◆ **Votre consigne**
D'après le document source, à quelle rencontre sportive le dimanche soir a-t-il été préféré l'interview de Dominique Strauss-Kahn ?

◆ **Document source**
La parodie de confession à laquelle les Français ont assisté dimanche soir sera probablement la seule « explication » de l’affaire à laquelle ils auront droit. DSK ne s’est présenté face caméra que parce qu’il était dans un environnement ami.
Par Stéphane Montabert, depuis Renens, Suisse
Comme plusieurs millions de Français, j’ai sacrifié une demi-heure de mon dimanche soir pour regarder l’interview de Dominique Strauss-Kahn sur TF1 plutôt que d’assister à la défaite des basketteurs tricolores face à l’Espagne.
Et comme des millions de téléspectateurs, j’ai été assez déçu de la prestation (non, je ne parle toujours pas de basket).
TF1 avait bien joué le coup: dès le générique du journal, on pouvait apercevoir les ombres de Claire Chazal et de Dominique Strauss-Kahn sur un plateau encore plongé dans une semi-obscurité. L’Homme était là. L’actualité fut expédiée en quelques minutes, avant que l’on ne passe dans le vif du sujet pour un long entretien.

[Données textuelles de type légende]

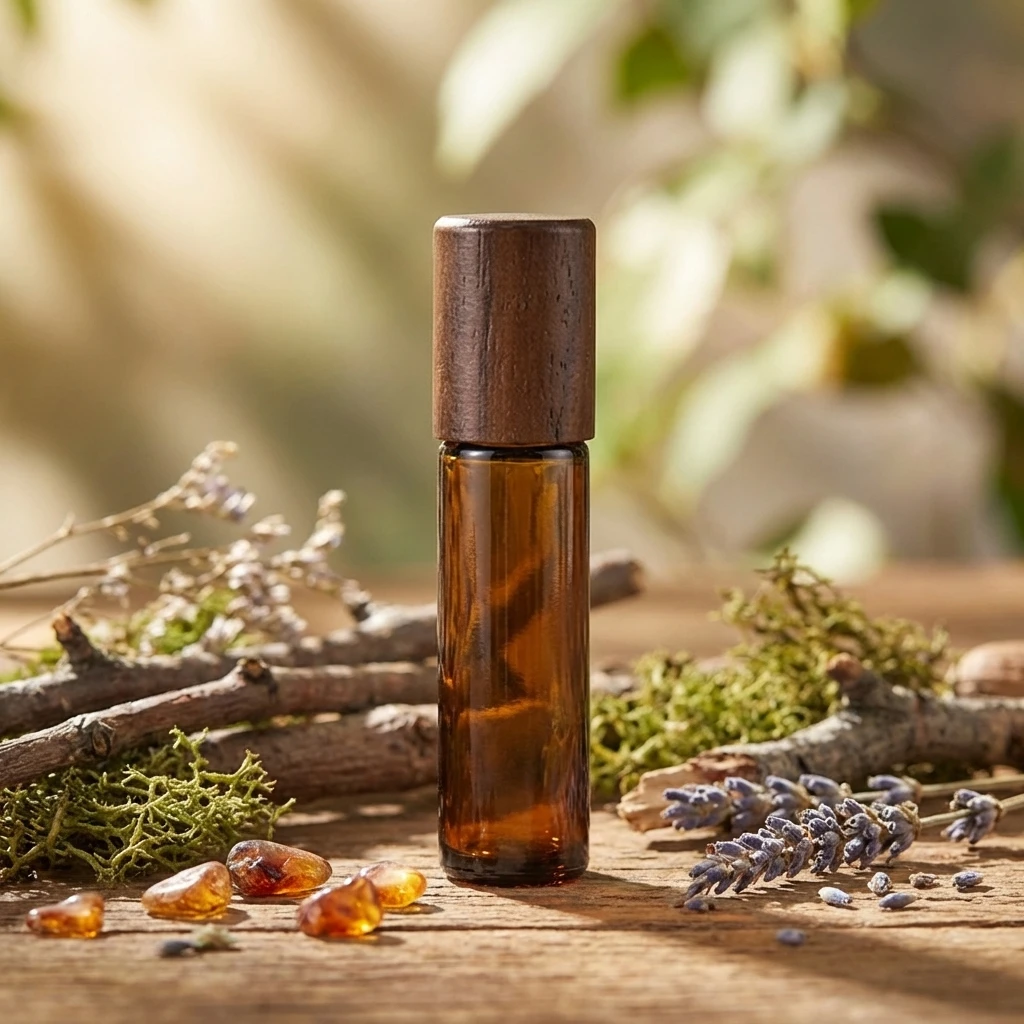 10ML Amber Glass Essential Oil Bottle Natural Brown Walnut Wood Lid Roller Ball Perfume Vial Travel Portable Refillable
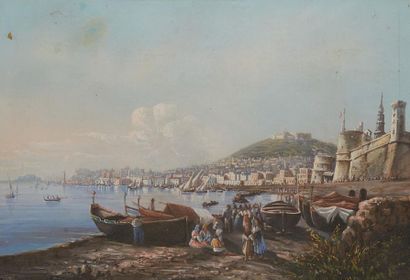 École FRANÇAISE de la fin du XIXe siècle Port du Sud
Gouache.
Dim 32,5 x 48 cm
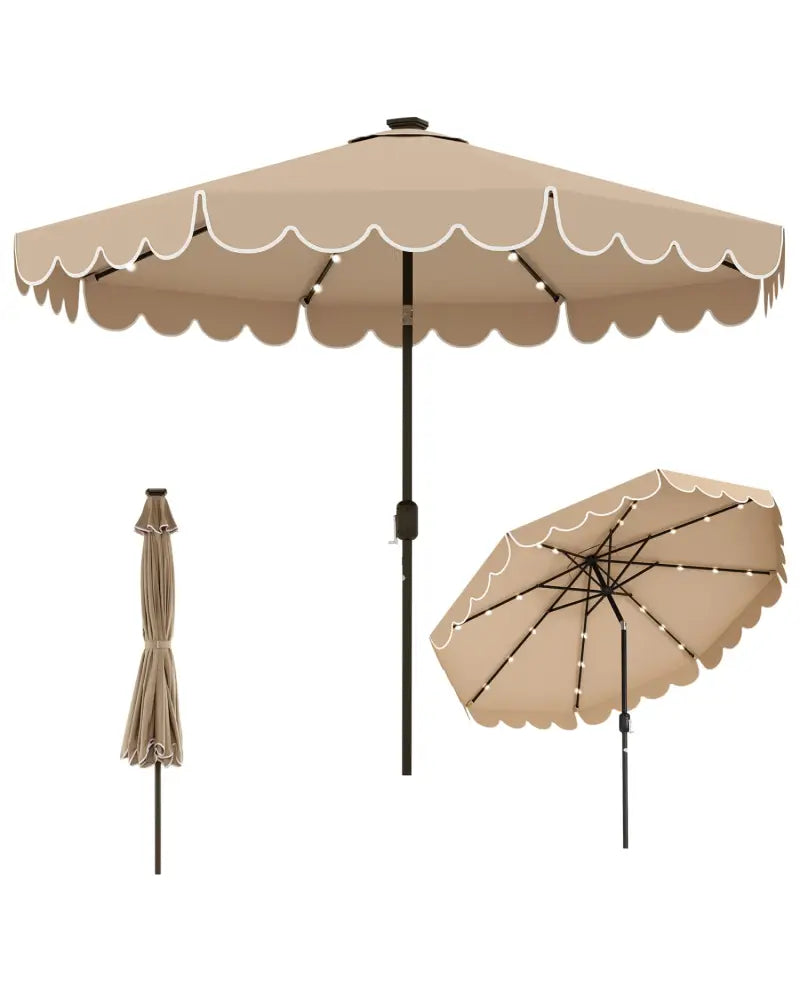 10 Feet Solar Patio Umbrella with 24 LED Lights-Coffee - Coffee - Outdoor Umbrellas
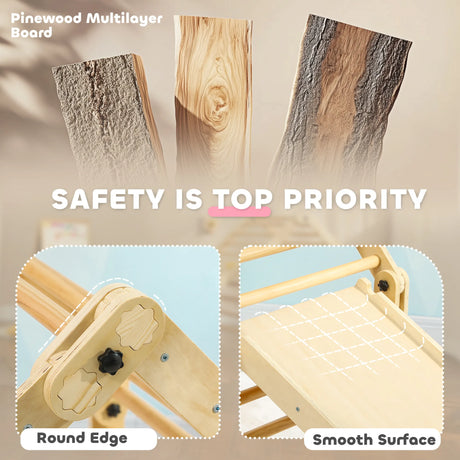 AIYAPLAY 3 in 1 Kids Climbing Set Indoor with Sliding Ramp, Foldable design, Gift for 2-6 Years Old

◆ **Votre réponse**
À la défaite des basketteurs tricolores face à l'Espagne.